__演習課題__.
a) 本文によると、多文化間精神医学会はいつ、どこで開催されますか。
b) 本文の筆者が学会で「フィールド調査入門」と称するシンポジウムを組織することになった理由を、本文に即して説明してください。

__本文__.
>>>
こころの診療所 から

宝塚市大橋クリニックの院長ブログです

多文化間精神医学会(京都)と文化結合症候群”Amok"の論文:専門家向け

2019年11月30日、12月1日に京都の龍谷大学で多文化間精神医学会が開催されます。

jstp26.jpn.org

多文化間精神医学会は色々な文化間で生じる精神医学的問題を扱っています。私自身は人類学のような面に魅かれて入会しましたが、難民問題だとか、海外の駐在員のメンタルヘルスなど話題は多岐にわたっています。

今回、学会にはプログラム委員として参加しています。学会員ではありましたが、これまであまりご縁がありませんでした。たまたま、私の”Amok"の論文に興味を持っていただき、プログラム委員として声をかけていただきました。

 

Amokというのは、専門家でもあまり耳にしない疾患だと思います。そもそもは、インド、マレーシア、インドネシアにしか見られない精神疾患で、抑うつの後に突発的な大量殺人、その後の一過性健忘を特徴とするものと定義されています。精神医学的な定義は確かにそうなのですが、実は精神医学ということばが出現したのは1800年代。しかし、Amokという言葉は1400年代からあるのです。

私はAmokという言葉の定義の変遷を1400年代から文献を調べて整理して、背景となる歴史事実と照らし合わせていきました。この地域というのは激動の地域です。部族間の争いから始まり、宗教間の争い、西洋人の流入と植民地化、第一次、第二次世界大戦を経て独立、いろいろなことに揺れ動かされてきました。

面白いことに疾患の定義も、時代によって変わっていきます。当初は部族間のヒーローを指す言葉でしたが、宗教間の争いが強くなってくると宗教によって引き起こされるものだという考えが出現し、西洋人が入ってくると、胃潰瘍だとか、アルコールだとか、アヘンだとか、裁判で裁くべきものだとか、いろいろなことがでてきます。1800年代に精神医学が出現すると、精神的な疾患だとか。さらに、精神医学のその時々の主流の考え方によって原因論も変化していきます。

まさに、Amokという言葉が時代を映し出して変わっていっているのです。そうして、Amokという言葉を使用する人の知識や背景、意図によって定義の変化が影響されているように見えます。

https://journals.sagepub.com/doi/abs/10.1177/0957154X18803499?rfr_dat=cr_pub%3Dpubmed&url_ver=Z39.88-2003&rfr_id=ori%3Arid%3Acrossref.org&journalCode=hpya

私自身は非常に面白いと思っているのですが、そんな論文の内容に興味を持ってくださって、声をかけていただいたという次第です。

今回の学会では、私自身が大学院生の時代にいろいろな海外フィールドでの調査を行ったので、フィールド調査入門と称してシンポジウムを組織することになりました。ぜひ、専門家でご興味のある方はお越しください!

ちなみに、Amokは神経難病の調査にインドネシアパプア州に行ったときに、精神科的にも調査をしたいと思って、Amokについてのインタビュー調査をしたんです。そういうきっかけで、歴史的な変遷も追ってみたという経緯でした。インタビュー調査から見える現在のAmok定義も面白いんですが、まだ論文にしていません。こちらも頑張ります。
<<<
__データセット項目__.
>>>
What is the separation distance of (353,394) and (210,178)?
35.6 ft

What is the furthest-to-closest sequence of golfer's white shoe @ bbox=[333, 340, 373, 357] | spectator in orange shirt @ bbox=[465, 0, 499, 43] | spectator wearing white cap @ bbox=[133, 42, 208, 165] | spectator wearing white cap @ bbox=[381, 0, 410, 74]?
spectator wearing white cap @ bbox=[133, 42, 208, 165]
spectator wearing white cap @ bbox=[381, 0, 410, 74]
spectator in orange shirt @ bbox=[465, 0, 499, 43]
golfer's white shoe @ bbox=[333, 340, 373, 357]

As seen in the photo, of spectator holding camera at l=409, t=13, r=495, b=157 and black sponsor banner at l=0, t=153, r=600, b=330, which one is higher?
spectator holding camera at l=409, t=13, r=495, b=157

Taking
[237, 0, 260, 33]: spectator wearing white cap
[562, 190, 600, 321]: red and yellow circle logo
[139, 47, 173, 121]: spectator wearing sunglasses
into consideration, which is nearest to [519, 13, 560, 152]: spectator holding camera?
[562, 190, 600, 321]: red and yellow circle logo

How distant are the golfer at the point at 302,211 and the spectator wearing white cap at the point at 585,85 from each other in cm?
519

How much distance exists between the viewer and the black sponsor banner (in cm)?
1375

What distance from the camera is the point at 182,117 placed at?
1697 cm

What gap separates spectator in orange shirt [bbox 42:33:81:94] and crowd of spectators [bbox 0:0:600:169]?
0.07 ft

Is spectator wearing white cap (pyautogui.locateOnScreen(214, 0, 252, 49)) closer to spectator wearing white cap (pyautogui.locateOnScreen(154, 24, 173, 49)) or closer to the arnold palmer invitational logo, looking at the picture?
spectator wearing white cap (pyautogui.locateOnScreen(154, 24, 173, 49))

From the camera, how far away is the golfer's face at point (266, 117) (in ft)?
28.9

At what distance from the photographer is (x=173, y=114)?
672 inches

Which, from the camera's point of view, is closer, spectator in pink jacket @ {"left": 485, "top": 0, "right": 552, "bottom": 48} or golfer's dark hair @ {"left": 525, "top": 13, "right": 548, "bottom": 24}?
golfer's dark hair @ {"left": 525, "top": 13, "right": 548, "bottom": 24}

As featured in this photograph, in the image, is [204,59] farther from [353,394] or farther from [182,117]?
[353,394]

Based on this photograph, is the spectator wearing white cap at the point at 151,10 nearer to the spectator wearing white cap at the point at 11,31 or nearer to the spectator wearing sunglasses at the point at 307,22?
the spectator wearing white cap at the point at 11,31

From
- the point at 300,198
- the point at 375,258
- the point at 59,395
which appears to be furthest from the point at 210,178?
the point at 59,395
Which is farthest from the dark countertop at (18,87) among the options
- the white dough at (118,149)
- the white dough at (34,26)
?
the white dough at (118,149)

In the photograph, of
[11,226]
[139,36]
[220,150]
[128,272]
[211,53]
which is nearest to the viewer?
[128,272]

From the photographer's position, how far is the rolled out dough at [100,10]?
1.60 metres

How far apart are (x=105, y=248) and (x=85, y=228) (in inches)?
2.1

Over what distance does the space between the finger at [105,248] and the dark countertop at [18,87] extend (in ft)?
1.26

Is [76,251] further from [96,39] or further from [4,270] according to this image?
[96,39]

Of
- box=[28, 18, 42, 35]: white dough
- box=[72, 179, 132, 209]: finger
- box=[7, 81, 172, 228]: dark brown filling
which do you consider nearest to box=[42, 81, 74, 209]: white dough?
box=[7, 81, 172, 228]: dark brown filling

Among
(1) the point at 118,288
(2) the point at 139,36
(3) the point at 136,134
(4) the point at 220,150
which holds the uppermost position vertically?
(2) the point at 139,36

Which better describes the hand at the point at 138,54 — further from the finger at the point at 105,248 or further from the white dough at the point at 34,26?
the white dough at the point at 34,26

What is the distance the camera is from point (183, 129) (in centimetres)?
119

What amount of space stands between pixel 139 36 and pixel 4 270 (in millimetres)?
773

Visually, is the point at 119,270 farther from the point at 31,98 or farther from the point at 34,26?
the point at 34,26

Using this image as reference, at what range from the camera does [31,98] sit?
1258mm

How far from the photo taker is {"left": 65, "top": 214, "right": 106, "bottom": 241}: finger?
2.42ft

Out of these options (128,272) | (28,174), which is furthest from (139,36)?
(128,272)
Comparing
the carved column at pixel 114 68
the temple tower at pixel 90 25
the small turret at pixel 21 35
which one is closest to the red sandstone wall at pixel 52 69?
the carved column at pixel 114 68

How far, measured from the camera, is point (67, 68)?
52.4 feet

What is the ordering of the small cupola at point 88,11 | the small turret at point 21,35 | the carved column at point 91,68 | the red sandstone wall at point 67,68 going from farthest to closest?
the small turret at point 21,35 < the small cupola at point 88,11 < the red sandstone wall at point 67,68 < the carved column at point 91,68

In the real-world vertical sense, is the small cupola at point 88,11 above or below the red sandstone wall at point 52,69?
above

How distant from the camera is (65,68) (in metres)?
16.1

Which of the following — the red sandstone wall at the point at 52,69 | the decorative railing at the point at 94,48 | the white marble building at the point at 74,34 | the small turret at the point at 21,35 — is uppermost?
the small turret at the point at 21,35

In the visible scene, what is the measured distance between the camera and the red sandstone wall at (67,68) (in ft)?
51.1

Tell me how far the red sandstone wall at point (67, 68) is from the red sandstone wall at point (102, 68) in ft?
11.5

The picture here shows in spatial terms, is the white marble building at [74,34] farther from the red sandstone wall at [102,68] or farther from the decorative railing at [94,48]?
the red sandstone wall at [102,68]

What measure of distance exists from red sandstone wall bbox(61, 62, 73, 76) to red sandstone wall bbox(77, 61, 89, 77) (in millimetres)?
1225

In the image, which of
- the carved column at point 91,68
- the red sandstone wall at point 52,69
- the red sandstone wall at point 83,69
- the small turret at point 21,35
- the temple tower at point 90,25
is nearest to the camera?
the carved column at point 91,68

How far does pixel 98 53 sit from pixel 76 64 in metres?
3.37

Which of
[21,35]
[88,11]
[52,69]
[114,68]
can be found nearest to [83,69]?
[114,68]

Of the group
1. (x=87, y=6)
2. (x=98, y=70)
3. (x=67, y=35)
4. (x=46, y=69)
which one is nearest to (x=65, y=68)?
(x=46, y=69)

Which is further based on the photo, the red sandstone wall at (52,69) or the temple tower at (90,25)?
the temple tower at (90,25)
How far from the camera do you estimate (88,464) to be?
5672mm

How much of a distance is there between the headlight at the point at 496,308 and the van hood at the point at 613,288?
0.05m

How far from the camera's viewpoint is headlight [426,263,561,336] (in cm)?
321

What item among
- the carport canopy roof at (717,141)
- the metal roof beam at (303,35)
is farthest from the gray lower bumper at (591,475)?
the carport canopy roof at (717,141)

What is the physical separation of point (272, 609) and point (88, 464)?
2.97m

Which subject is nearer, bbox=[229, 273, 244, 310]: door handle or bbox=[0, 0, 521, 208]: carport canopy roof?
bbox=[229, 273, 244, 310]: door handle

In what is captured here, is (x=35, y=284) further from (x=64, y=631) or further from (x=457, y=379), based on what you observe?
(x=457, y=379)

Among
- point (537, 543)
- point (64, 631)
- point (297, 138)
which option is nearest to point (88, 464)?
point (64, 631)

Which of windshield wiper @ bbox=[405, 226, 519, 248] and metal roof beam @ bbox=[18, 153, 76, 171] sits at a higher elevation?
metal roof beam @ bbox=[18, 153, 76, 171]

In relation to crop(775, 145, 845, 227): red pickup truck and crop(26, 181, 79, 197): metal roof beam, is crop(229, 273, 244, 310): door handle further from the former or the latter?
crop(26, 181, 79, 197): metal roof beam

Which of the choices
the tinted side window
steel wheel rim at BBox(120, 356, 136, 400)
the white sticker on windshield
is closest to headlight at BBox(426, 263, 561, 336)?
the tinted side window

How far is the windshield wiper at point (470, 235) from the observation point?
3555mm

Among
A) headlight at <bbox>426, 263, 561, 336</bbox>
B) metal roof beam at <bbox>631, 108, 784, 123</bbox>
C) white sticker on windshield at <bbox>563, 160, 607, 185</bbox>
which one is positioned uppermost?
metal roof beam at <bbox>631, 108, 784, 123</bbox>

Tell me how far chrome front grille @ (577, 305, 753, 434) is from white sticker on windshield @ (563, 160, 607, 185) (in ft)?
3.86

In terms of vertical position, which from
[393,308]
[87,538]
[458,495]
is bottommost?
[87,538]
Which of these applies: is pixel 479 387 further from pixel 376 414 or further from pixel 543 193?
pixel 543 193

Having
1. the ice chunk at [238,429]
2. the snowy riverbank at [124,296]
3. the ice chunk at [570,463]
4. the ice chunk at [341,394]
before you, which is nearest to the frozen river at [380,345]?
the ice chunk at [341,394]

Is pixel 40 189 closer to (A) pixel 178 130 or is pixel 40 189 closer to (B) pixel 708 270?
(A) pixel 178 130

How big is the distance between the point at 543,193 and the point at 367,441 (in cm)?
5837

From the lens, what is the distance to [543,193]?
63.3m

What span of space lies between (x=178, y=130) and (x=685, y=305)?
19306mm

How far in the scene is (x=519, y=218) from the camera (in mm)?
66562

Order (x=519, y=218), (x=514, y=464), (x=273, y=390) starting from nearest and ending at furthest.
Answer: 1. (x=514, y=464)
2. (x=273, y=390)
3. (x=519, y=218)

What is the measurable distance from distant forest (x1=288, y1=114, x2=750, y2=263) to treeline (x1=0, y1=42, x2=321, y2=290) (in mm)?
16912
<<<
>>>
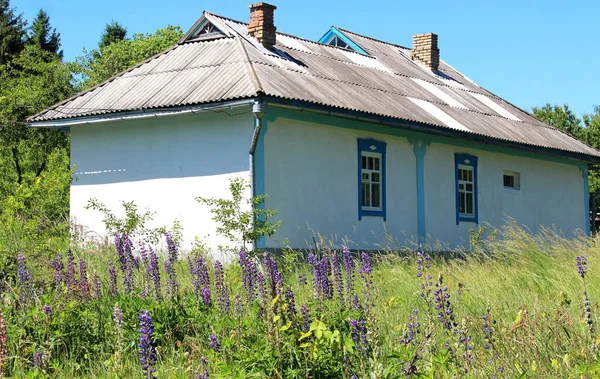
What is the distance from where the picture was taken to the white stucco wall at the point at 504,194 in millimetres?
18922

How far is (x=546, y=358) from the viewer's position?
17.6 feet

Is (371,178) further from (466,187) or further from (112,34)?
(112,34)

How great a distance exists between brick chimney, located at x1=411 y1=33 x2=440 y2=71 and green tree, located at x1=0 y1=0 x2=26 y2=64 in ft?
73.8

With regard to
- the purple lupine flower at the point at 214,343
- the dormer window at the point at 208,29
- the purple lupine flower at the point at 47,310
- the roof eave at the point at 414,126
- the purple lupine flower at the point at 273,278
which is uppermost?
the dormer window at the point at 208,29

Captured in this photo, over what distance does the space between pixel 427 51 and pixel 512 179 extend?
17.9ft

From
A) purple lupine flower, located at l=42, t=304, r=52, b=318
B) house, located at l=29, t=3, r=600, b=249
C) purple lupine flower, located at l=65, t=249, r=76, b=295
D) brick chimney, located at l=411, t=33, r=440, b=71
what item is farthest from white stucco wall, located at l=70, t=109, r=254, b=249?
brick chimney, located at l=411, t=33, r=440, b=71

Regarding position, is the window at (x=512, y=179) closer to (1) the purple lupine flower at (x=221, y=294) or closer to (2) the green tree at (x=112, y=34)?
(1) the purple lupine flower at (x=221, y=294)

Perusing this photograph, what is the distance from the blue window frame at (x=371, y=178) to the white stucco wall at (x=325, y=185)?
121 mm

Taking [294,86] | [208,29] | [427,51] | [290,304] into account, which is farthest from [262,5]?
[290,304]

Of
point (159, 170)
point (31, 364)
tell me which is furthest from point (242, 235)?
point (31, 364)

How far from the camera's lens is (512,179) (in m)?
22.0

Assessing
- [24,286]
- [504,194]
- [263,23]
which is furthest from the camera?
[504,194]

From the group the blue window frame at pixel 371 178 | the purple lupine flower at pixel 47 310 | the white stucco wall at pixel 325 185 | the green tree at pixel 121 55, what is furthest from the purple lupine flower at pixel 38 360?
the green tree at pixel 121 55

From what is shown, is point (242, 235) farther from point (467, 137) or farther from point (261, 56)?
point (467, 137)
<<<
__演習結果__.
a) 2019年11月30日と12月1日に、京都の龍谷大学で開催されます。

b) 筆者自身が大学院生の時代に、いろいろな海外フィールドでの調査を行ったためです。